The following factors were examined: sex; age; primary tumor site; minimum leukocyte count during RT; RT method (three-dimensional conformal radiotherapy: 3D-CRT/intensity-modulated radiation therapy: IMRT); concomitant therapy (RT alone, chemo-radiotherapy: CRT, bio-radiotherapy: BRT); total RT dose; use of steroid ointment; oral mucositis (grade 0–1/grade 2–3); and oral candidiasis.

Diagnosis of oral candidiasis was based on the presence of clinical signs as determined by the head and neck oncologist or dentists using clinical criteria and did not depend on culture test positivity or negativity.

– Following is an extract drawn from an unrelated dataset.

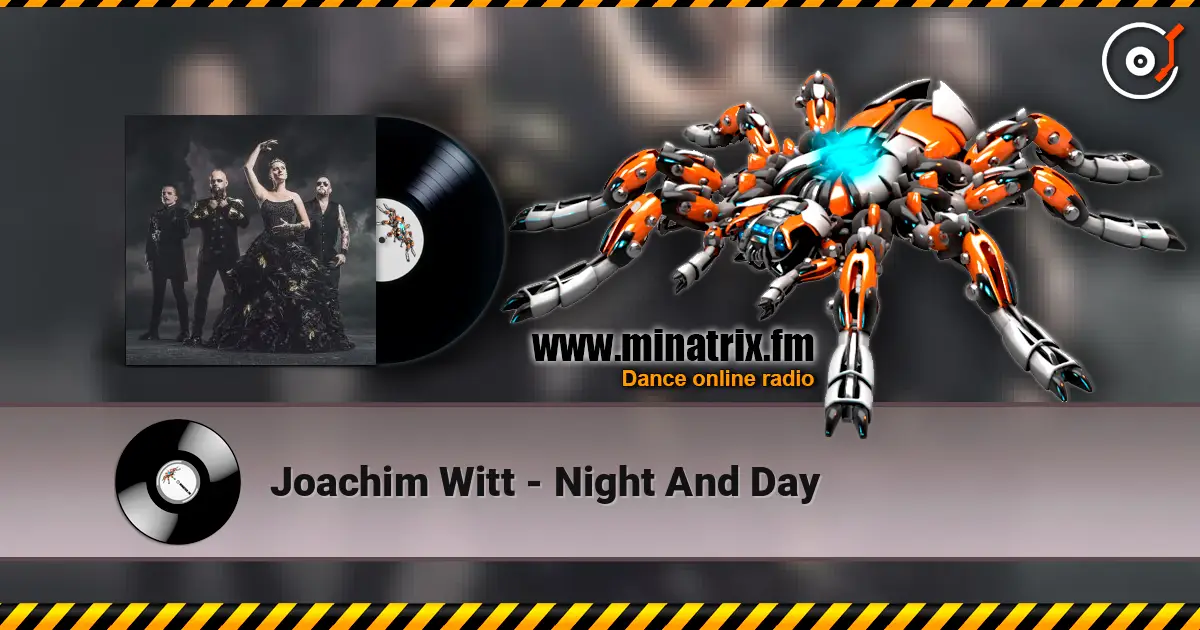 Joachim Witt - Night And Day 高品质在线收听 | Minatrix.FM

The desired sample size, reasons for the sample size selected, and the actual enrolled number

Initially, this study was planned as a multicenter study of three institutions. As a result of our previous study, in 144 patients with oral and oropharyngeal cancer undergoing radiotherapy, oral candidiasis occurred in 31% patients. The effectiveness of miconazole mucoadhesive tablets in patients with oral candidiasis is reported to 46.8%. Although the suppressive effect of miconazole mucoadhesive tablets on development of oral candida infection have not been reported, the incidence rate of oral candidiasis in the intervention group is assumed to be 16%, and if α = 0.20 and power = 0.80, the number of cases required is 57 patients. About 10% cases are assumed to be dropped out, and the target number of cases is 64 cases. However, due to COVID-19 infection, it became impossible to hold meetings between facilities (online meetings were not common in Japan at the beginning), so it was unavoidable to register cases at a single facility at Nagasaki University, and we decided to reduce the target number cases to about 1/3, and finally only 18 cases were registered during the scheduled period.

Statistical analysis

As a preliminary trial, this study examined the suppressive effect and safety of miconazole mucoadhesive tablets on oral candidiasis during RT in oral or oropharyngeal cancer patients. The primary endpoint is presence/absence and timing of onset of oral candidiasis. Data pertaining to patients with oral or oropharyngeal cancer were extracted from our previous observational study4 and used as historical controls; we subsequently made comparisons between these control data and the results obtained in this study. The historical controls have the same inclusion criteria as in this study, except for the exclusion criteria for miconazole contraindicated drugs. Patients in the historical control group are also patients in the same hospital as in this study, and it is considered that there is no major difference in background factors. However, there are some differences in treatment policies, such as the fact that IMRT has recently become more frequent as an irradiation method and that the combination with cetuximab has decreased and the combination with high-dose cisplatin has increased. The incidence of oral candidiasis between in 18 patients of the intervention group and in 144 patients in the historical control groups was assessed by the Kaplan–Meier method, and the factors affecting the development of oral candidiasis were analyzed by univariate and multivariate Cox regression analyses.

All statistical analyses were performed using SPSS software (version 26.0; Japan IBM Co., Tokyo, Japan). In all analyses, two-tailed p values < 0.05 were considered statistically significant.